[Information supplied]:

-=-=-

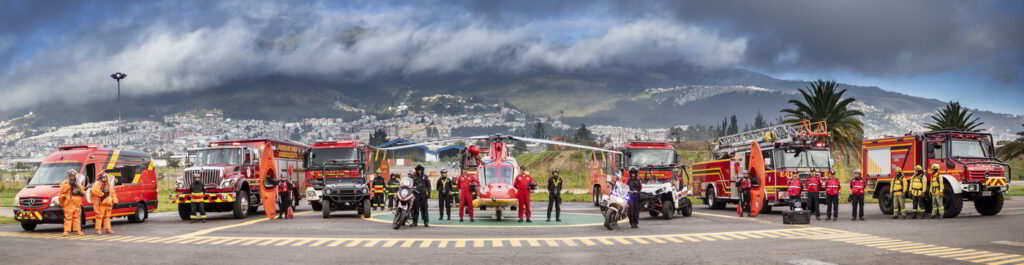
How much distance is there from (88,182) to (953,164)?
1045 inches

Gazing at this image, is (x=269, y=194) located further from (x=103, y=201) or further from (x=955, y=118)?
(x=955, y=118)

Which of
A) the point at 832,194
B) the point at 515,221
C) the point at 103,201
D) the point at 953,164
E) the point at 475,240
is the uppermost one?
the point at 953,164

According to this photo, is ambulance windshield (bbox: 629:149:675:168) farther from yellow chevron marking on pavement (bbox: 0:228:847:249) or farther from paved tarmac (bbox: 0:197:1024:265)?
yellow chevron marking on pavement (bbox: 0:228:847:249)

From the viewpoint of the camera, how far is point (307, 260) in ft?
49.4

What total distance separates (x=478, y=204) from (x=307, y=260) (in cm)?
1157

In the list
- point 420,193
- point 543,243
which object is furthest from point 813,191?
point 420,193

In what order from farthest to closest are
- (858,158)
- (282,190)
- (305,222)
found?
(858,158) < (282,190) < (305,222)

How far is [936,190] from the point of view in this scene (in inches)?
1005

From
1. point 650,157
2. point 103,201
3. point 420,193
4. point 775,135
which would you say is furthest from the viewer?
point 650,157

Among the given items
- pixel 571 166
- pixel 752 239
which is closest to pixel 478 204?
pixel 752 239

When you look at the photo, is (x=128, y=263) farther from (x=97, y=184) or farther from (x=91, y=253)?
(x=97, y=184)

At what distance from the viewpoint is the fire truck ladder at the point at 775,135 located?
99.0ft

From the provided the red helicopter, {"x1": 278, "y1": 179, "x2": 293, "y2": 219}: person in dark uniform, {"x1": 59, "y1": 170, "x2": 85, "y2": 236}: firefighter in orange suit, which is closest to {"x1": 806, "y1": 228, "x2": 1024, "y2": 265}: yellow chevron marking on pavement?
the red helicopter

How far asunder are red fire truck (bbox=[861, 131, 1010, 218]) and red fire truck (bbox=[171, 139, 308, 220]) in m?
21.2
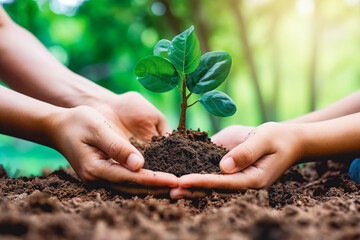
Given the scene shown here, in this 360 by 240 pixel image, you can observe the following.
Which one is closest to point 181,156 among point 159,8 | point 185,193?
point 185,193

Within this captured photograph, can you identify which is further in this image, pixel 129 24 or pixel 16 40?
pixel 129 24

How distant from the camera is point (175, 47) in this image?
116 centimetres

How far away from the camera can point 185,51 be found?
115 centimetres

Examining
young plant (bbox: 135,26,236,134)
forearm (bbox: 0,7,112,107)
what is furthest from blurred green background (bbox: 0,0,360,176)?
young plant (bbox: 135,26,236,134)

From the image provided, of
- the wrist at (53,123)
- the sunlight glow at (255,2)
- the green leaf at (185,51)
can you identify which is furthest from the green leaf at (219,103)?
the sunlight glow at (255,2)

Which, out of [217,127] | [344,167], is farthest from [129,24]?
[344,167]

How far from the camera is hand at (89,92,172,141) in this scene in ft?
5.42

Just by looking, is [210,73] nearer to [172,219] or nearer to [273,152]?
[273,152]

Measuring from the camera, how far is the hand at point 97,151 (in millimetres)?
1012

-=-=-

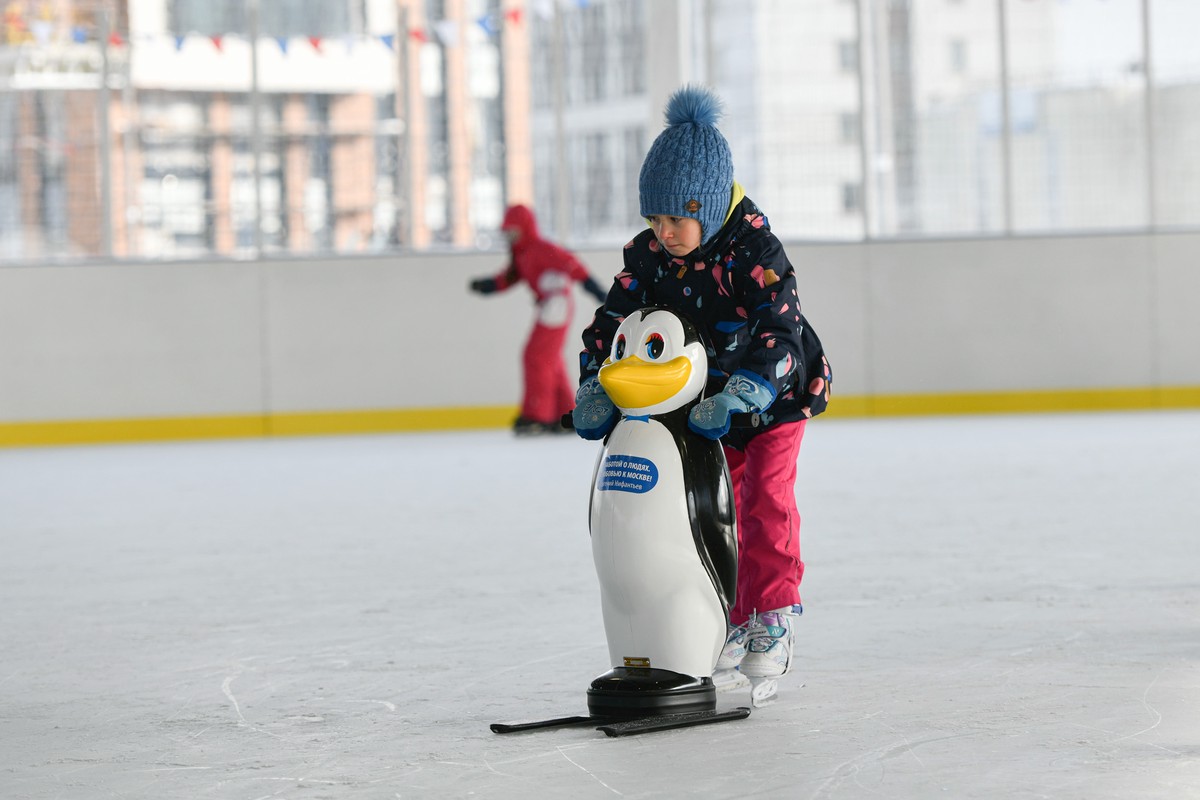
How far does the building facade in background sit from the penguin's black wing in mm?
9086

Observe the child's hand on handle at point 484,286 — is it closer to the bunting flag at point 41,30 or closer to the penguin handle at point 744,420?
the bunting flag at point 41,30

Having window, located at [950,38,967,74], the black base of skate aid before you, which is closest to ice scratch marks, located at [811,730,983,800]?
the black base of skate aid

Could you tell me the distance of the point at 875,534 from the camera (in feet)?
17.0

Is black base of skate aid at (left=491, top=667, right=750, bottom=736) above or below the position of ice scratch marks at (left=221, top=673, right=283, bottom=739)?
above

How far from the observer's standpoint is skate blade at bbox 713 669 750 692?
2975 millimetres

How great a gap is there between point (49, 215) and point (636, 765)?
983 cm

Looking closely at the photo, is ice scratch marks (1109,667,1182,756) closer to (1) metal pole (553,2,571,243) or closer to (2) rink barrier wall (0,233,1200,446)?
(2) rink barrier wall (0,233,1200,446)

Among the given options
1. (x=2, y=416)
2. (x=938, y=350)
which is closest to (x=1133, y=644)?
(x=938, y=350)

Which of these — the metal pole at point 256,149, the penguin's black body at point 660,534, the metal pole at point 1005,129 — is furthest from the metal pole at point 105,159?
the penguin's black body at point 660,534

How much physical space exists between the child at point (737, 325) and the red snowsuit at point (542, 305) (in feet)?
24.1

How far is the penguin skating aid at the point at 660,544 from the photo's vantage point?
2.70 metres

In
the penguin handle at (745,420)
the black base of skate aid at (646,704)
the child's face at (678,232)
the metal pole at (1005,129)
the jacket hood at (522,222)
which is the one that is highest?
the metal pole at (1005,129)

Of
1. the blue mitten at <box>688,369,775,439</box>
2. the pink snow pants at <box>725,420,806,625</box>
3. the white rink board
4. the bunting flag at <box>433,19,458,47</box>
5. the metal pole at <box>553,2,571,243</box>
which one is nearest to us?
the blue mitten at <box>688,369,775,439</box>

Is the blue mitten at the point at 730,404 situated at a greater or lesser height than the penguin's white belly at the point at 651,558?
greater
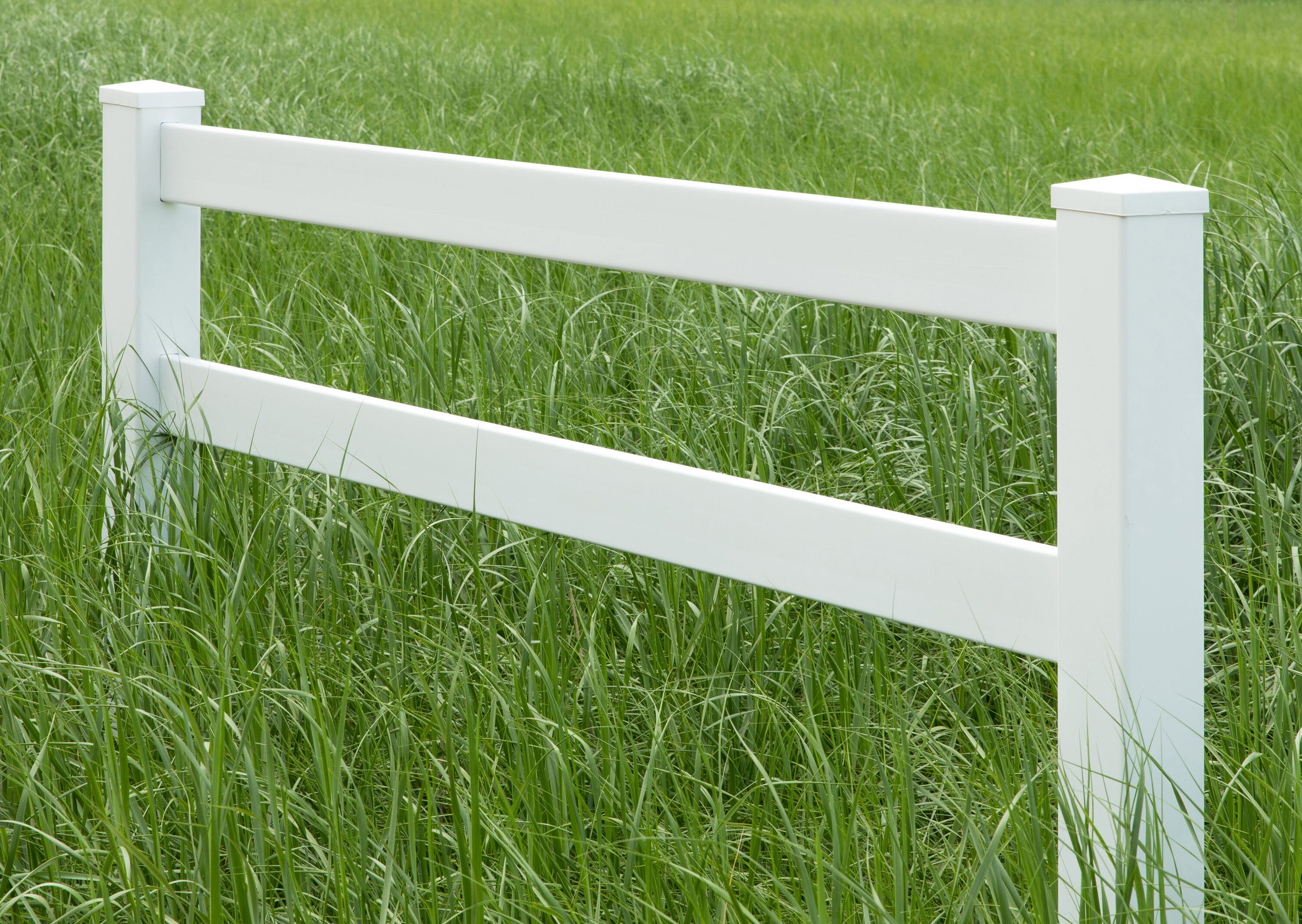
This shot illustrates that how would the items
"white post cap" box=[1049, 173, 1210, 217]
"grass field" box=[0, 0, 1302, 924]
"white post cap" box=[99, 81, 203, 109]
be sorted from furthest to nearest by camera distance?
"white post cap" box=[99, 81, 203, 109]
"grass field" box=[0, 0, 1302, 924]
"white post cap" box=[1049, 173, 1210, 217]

-=-=-

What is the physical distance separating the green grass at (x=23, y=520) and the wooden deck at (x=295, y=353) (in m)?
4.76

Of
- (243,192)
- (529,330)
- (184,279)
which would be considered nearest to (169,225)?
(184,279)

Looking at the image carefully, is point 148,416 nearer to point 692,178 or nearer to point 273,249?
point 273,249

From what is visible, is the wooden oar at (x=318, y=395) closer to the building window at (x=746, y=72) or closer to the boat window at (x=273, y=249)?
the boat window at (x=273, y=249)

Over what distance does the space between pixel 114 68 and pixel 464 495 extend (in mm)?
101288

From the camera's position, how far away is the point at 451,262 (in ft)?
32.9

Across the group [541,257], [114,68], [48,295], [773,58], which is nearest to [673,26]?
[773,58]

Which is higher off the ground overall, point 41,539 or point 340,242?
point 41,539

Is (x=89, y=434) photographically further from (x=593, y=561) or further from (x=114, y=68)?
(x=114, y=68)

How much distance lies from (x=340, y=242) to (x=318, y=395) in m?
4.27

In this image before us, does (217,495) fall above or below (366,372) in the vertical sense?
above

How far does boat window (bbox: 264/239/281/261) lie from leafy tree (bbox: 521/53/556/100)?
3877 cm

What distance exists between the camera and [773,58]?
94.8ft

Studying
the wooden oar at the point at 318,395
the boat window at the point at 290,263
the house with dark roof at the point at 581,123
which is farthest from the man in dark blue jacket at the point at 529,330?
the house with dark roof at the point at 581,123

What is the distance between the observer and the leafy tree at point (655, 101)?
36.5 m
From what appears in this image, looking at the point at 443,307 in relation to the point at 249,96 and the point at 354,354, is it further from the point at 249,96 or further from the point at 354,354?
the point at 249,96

-=-=-

Which lines in the records above contain the word "mitten"? Copy each of those lines in full.

[Answer to this exercise]:
1. the blue mitten at <box>688,369,775,439</box>
the blue mitten at <box>688,369,775,439</box>
Is the blue mitten at the point at 730,404 situated at a greater or lesser height than the penguin's white belly at the point at 651,558?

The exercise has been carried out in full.